Could you reproduce the records below word for word, from their first line through the line containing "Mask nucleus. Return", with both of those lines included?

— start —

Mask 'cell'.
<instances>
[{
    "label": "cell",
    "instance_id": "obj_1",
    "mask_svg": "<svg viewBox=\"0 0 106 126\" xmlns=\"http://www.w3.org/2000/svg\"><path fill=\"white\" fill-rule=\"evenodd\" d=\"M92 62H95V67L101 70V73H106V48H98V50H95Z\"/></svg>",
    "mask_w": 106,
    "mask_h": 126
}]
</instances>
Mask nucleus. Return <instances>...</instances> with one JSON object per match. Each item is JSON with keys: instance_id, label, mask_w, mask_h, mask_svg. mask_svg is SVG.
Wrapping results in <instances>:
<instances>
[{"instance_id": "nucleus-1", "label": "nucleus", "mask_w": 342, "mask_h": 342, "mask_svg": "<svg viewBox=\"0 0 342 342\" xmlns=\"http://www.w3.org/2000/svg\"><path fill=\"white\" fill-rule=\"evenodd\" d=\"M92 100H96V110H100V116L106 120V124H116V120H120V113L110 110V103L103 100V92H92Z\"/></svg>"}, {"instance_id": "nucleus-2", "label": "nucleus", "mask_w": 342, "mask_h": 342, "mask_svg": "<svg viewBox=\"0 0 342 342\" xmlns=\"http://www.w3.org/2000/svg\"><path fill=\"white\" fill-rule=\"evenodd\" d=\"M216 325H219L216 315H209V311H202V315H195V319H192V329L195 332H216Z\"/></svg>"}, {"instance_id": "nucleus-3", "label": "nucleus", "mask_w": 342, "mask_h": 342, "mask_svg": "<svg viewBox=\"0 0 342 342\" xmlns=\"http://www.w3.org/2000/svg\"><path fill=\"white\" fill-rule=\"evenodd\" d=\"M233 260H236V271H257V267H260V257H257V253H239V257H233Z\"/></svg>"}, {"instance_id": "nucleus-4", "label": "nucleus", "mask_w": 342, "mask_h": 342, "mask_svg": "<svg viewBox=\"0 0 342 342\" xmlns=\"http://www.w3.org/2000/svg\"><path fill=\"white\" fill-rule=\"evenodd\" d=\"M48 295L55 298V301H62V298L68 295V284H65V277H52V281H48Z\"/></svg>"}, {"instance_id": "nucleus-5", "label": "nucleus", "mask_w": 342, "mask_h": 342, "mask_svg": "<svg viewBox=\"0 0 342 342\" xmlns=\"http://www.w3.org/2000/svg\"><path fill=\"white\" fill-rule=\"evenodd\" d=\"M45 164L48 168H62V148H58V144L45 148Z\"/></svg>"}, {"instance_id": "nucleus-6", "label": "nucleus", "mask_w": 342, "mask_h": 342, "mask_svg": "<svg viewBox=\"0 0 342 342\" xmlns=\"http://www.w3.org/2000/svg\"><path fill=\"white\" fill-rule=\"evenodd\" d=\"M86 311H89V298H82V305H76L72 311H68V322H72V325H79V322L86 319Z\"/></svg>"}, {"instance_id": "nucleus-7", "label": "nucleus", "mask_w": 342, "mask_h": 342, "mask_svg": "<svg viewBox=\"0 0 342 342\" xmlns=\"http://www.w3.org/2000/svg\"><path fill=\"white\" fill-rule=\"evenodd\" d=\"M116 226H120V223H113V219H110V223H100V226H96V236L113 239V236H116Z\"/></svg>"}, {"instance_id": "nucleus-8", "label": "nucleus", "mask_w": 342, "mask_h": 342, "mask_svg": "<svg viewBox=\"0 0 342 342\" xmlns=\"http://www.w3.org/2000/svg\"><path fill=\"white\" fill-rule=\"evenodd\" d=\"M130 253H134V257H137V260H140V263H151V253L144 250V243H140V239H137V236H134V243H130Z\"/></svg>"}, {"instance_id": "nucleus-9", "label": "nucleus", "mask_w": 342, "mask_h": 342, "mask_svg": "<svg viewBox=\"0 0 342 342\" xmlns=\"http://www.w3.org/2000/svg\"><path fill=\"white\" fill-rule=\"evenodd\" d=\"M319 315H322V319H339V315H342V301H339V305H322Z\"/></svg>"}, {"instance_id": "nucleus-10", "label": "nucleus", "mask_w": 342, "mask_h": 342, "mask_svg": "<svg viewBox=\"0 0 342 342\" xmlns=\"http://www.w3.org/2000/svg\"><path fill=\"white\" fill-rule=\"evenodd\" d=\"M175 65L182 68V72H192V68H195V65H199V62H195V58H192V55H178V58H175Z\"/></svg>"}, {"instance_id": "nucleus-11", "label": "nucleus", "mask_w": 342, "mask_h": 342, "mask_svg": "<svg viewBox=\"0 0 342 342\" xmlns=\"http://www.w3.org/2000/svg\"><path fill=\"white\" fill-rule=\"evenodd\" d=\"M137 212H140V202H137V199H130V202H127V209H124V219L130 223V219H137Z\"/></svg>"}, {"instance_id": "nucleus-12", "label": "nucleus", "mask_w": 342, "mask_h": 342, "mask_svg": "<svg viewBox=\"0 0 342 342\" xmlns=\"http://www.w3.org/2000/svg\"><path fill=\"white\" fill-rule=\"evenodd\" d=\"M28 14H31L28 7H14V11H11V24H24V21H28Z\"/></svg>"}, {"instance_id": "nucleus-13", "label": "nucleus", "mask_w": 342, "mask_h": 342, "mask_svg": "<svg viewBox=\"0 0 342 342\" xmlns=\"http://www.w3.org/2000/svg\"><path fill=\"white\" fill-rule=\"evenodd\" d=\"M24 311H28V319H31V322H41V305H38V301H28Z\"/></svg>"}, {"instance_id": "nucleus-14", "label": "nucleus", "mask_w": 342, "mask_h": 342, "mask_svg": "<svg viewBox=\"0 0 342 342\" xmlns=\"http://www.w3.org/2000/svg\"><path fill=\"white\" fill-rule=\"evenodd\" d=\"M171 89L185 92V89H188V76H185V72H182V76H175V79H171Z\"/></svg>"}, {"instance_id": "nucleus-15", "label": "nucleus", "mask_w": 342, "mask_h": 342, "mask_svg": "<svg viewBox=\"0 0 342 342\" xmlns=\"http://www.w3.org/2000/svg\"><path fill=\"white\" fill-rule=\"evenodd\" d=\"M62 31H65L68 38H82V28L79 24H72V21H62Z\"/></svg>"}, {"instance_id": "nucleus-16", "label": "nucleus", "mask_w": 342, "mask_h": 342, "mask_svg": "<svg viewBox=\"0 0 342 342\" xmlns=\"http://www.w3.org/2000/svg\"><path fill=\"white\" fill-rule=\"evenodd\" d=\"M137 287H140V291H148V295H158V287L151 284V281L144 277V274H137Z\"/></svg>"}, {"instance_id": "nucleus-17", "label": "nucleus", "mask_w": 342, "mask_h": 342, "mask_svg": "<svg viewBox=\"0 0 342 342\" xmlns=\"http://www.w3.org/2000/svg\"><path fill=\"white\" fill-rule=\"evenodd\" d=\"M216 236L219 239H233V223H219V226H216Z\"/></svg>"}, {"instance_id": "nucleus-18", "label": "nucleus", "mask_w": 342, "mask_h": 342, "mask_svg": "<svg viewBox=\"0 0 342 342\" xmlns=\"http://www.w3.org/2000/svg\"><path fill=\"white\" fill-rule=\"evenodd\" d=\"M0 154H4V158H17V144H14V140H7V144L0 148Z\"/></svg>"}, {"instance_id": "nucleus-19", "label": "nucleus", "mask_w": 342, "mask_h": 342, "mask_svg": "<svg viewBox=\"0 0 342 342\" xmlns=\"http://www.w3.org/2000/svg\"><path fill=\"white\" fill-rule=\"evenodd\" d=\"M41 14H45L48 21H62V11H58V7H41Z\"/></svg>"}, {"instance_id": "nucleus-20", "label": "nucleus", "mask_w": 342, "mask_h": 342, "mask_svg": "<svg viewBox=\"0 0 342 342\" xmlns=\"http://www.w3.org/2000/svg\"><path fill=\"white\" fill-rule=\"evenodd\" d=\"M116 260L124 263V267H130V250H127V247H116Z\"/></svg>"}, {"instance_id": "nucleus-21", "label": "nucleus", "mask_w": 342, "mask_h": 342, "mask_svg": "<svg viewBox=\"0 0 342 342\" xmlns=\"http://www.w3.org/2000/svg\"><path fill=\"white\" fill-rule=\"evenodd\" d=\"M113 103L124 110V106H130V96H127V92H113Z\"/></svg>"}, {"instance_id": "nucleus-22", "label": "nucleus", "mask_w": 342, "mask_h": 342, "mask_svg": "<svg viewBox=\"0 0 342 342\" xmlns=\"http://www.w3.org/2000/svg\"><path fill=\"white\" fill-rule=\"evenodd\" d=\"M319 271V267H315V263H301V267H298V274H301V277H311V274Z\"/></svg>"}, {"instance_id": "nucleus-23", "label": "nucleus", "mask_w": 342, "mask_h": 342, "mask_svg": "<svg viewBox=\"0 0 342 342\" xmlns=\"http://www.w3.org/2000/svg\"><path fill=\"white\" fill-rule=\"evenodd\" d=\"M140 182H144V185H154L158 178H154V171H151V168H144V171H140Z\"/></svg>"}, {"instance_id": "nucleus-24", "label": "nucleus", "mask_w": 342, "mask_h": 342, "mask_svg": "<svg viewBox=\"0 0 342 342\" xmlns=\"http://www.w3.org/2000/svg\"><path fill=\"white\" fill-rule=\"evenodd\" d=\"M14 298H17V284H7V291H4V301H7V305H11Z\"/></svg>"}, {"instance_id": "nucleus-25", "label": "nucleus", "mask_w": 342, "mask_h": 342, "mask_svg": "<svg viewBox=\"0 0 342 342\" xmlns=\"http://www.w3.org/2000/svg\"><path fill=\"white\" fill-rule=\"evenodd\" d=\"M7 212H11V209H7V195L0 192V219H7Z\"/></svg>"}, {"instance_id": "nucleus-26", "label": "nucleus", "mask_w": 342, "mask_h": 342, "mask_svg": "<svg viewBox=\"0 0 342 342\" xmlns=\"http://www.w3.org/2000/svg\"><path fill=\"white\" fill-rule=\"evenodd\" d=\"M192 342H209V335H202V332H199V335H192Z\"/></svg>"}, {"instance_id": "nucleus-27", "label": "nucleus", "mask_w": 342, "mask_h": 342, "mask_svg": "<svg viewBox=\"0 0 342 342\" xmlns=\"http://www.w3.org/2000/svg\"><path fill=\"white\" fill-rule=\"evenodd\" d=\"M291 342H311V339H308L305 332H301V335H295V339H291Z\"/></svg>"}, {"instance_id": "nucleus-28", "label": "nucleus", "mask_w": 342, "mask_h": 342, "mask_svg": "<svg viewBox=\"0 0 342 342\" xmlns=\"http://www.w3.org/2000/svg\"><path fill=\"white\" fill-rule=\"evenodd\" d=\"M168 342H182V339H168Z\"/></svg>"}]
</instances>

— end —

◆ Written reply ◆
Mask 'cell'.
<instances>
[{
    "label": "cell",
    "instance_id": "obj_1",
    "mask_svg": "<svg viewBox=\"0 0 106 126\" xmlns=\"http://www.w3.org/2000/svg\"><path fill=\"white\" fill-rule=\"evenodd\" d=\"M92 62H95V67L101 70V73H106V48H98V50H95Z\"/></svg>",
    "mask_w": 106,
    "mask_h": 126
}]
</instances>
Mask nucleus. Return <instances>...</instances> with one JSON object per match. Each item is JSON with keys: instance_id, label, mask_w, mask_h, mask_svg. mask_svg is SVG.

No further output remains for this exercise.